In most cases, the hunter or angler gives up and goes elsewhere, which is just what the landowner wants and expects.
But sometimes a hunter refuses to back down.
Brandon Siegfried decided not to back down after being harassed by landowners illegally posting public land along Roan Creek near De Beque.
“My buddy and I were turkey hunting up here and a rancher stopped his truck and asked us what we were doing,” Siegfried recounted during a recent tour of Roan Creek. “We told him, and he said there wasn’t any public land around here.”
Siegfried said he showed the rancher the BLM land status map and his GPS with the overlays of public and private land and the rancher backed off.

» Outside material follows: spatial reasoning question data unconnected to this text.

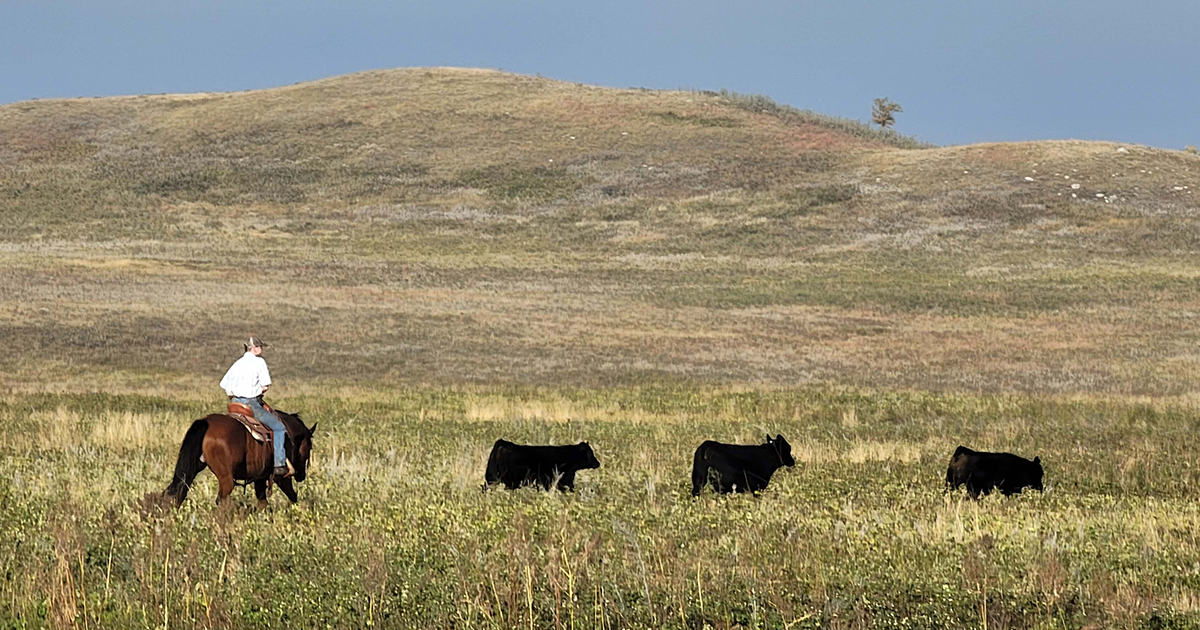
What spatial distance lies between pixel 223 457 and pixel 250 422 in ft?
1.55

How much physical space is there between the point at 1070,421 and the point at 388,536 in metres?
15.7

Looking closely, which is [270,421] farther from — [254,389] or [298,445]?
[298,445]

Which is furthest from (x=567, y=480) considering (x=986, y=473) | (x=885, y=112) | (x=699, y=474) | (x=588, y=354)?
(x=885, y=112)

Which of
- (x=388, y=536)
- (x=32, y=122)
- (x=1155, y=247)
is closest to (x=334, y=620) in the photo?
(x=388, y=536)

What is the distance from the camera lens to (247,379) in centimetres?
1124

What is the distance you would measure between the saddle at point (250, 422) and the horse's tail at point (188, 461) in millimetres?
408

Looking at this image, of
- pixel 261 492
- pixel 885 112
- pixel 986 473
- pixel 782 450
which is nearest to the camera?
pixel 261 492

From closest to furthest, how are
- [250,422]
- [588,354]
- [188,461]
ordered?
[188,461]
[250,422]
[588,354]

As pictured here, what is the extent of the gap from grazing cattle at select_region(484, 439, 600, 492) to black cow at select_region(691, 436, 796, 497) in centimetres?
136

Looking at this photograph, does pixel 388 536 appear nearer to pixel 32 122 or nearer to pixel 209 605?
pixel 209 605

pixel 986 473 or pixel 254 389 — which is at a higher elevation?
pixel 254 389

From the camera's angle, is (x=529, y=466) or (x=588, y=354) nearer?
(x=529, y=466)

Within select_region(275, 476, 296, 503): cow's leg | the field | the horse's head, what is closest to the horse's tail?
the field

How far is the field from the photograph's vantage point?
7.89m
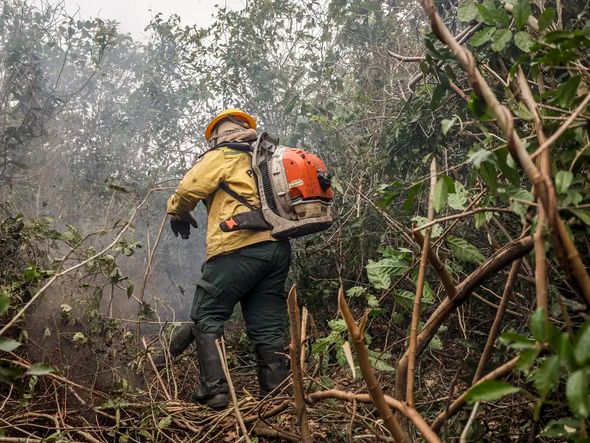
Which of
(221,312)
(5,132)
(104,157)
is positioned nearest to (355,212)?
(221,312)

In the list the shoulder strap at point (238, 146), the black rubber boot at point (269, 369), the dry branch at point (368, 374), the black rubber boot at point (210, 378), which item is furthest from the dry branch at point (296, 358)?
the shoulder strap at point (238, 146)

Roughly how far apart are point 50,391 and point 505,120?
259 cm

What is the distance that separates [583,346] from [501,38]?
0.95 meters

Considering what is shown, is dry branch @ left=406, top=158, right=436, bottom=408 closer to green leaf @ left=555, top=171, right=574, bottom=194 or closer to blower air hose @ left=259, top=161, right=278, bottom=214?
green leaf @ left=555, top=171, right=574, bottom=194

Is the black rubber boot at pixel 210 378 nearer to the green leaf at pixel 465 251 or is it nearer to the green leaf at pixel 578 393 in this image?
the green leaf at pixel 465 251

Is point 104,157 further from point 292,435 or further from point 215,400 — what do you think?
point 292,435

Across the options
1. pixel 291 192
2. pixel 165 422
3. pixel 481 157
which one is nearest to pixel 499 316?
pixel 481 157

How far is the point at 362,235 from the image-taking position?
4.05 meters

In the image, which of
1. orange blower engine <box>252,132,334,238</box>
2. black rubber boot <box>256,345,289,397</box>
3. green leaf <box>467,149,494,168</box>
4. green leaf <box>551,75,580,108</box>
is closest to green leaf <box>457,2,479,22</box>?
green leaf <box>551,75,580,108</box>

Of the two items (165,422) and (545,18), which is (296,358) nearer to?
(545,18)

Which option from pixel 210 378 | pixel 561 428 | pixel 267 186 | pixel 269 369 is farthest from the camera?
pixel 267 186

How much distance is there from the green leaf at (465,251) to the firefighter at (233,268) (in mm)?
2009

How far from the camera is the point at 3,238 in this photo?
126 inches

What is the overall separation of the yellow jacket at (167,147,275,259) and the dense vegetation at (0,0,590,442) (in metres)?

“He just said, ‘Well, it looks like you guys know what you’re doing. Have a good day’ and drove away,” Siegfried said.
But another rancher verbally abused Siegfried and his friend on a different trip, even though the two were sitting on a public road at the time.

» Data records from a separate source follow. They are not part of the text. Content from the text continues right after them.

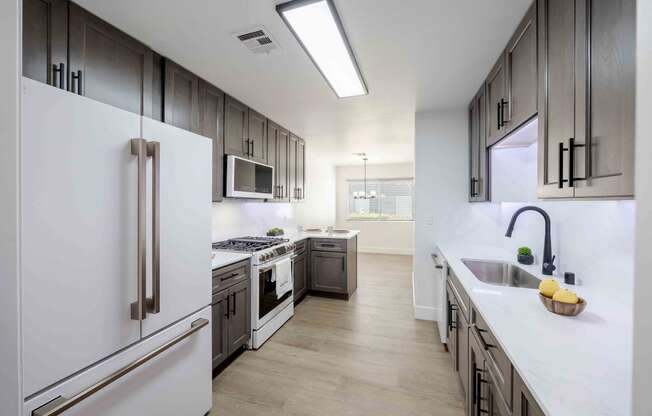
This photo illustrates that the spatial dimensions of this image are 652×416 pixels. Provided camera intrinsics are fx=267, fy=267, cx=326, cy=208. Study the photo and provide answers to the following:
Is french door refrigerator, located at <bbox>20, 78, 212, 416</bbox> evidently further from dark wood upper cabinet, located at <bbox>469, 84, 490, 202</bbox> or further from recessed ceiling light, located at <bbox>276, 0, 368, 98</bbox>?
dark wood upper cabinet, located at <bbox>469, 84, 490, 202</bbox>

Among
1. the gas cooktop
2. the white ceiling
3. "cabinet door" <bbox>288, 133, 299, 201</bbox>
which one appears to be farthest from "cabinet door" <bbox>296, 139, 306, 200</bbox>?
the gas cooktop

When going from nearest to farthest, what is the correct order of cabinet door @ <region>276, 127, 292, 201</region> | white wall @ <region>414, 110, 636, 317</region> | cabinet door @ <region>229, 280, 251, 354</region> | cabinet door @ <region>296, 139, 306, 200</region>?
white wall @ <region>414, 110, 636, 317</region> → cabinet door @ <region>229, 280, 251, 354</region> → cabinet door @ <region>276, 127, 292, 201</region> → cabinet door @ <region>296, 139, 306, 200</region>

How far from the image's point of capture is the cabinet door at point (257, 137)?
3.04 metres

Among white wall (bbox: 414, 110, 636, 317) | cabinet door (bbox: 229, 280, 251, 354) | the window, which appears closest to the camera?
white wall (bbox: 414, 110, 636, 317)

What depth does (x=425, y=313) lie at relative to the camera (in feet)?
10.3

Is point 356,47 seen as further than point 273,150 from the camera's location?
No

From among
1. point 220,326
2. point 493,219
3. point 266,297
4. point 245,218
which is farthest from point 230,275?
point 493,219

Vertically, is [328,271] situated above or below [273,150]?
below

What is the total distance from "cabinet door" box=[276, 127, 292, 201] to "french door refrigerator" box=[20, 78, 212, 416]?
2.12 m

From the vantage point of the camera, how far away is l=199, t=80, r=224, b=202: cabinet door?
2.33m

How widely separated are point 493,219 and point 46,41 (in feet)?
11.9

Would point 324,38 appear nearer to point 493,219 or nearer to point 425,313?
point 493,219

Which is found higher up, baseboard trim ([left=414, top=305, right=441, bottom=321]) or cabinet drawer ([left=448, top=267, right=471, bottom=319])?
cabinet drawer ([left=448, top=267, right=471, bottom=319])

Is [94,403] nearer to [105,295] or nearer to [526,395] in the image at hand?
[105,295]
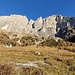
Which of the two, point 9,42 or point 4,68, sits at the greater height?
point 9,42

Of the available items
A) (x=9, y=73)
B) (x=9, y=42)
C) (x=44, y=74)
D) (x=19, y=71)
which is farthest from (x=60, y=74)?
(x=9, y=42)

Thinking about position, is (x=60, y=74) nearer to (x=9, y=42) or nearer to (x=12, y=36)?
(x=9, y=42)

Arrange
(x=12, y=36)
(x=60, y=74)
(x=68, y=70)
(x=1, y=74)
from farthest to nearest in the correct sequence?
(x=12, y=36), (x=68, y=70), (x=60, y=74), (x=1, y=74)

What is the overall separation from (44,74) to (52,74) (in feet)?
4.20

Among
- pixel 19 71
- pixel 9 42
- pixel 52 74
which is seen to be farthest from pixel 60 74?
pixel 9 42

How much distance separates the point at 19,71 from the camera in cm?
1903

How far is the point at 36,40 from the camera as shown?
73.9 metres

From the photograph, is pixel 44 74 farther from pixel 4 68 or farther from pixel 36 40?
pixel 36 40

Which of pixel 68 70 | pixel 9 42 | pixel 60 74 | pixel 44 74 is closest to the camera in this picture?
pixel 44 74

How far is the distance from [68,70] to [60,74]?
186 centimetres

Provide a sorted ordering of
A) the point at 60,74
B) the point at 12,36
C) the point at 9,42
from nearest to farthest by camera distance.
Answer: the point at 60,74 → the point at 9,42 → the point at 12,36

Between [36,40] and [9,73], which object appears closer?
[9,73]

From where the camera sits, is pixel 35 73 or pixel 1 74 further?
pixel 35 73

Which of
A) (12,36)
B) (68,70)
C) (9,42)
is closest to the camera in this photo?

“I’ve had several altercations in the (Roan Creek) area with uneducated ranchers — uneducated concerning their property boundaries,” Siegfried said.
On the surface, it seems most landowners are careful about posting their private land.

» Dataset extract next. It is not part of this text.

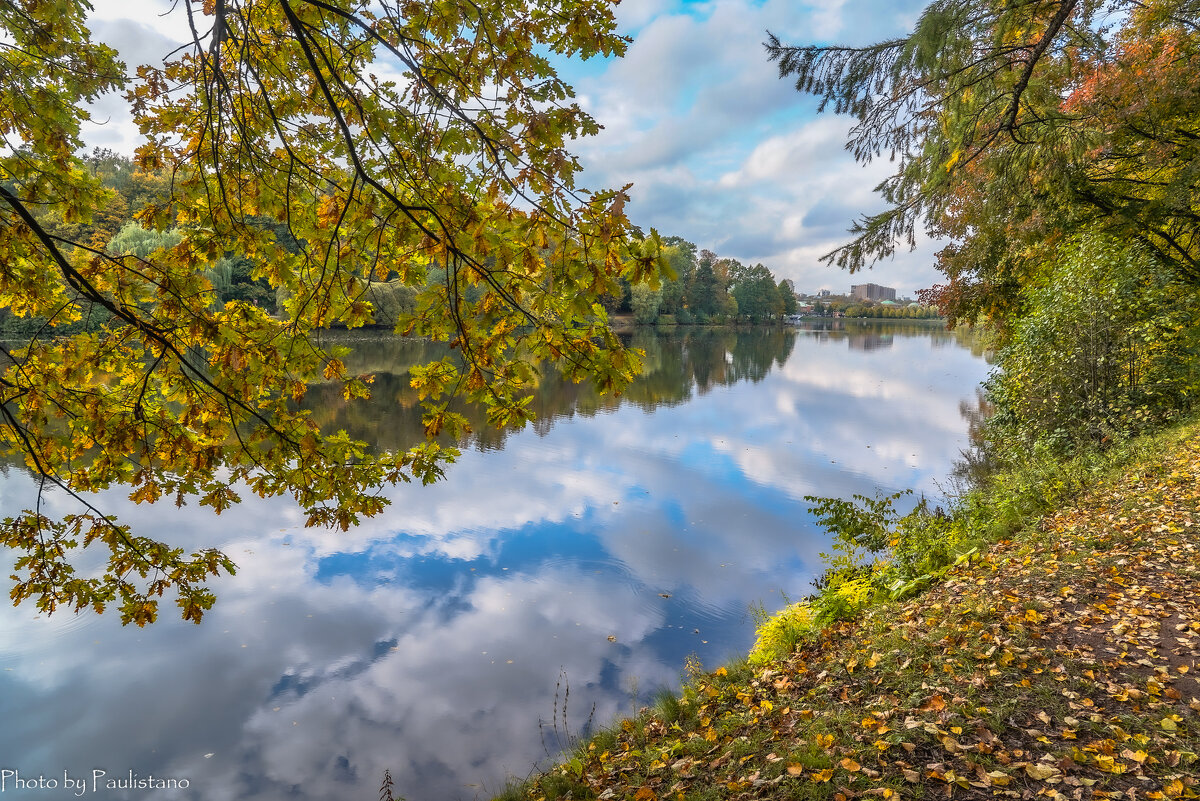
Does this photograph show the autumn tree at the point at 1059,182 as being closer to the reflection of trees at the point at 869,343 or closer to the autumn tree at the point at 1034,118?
the autumn tree at the point at 1034,118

Other than the obvious reason — protecting and enclosing domestic livestock — some landowners have had past trouble with trespassers hunting without permission or leaving gates open or damaging equipment.
But Siegfried isn’t interested in accessing private property. On the contrary, he’s a dedicated public-land hunter and makes a huge effort to avoid private land.
It’s just when landowners illegally block access to public land that Siegfried gets roiled.
“I don’t want to trespass, that’s why I’m doing this,” he said. “I want to be able to access public lands.”
The question of access has many turns and convolutions.
Property lines laid out 100 years ago may or may not be accurate according to today’s satellite-enabled survey systems.
Sometimes, a piece of property changes hands and the buyers have only the seller’s word that the fence lines are the true boundaries.
And sometimes it’s just a matter of keeping a piece of hard-to-access public land private.
“I asked one rancher if I could go across his property to reach some public land and he told me no, that he had some family that liked to hunt up there,” Siegfried said.
It may seem quixotic to chase access to isolated parcels of public land, but in this case it’s about using legal means to access those lands.
You need to be able to read a map, both a topographic map and a BLM land status map, and to remember that arguing in the field with an upset landowner achieves nothing.
Siegfried uses maps along with a hand-held GPS that shows overlays of public and private land along with waypoints he’s established to determine his location.
GPS isn’t completely accurate, most systems can get you within 15 meters of a certain spot, which is why Siegfried always keeps up to 50 feet away from private land lines.
But hikers and hunters are increasingly using GPS systems, Google earth mapping and other resources to fine-tune their ability to locate public land.
“As people work with computers and GPS, I think landowners are going to get called more and more on this,” Siegfried said.
His efforts have led to the BLM correcting some land violations in Roan Creek.
This includes removing an illegally placed gate on County Road 232 (Carr Creek), removing two “No Trespassing” signs on Clear Creek that were blocking legal access to the creek and asking a rancher on Roan Creek to remove a fence and pasture blocking access to a well-marked BLM trail.
“We just wanted the trail opened up and an understanding where the BLM is and who has access to it,” Siegfried said. “I’m just glad to see the issues being resolved for the public land users.”
“I have two young boys and when they are old enough to go hunting with me, I want to have some place at to take them that isn’t over-run by other hunters,” he said.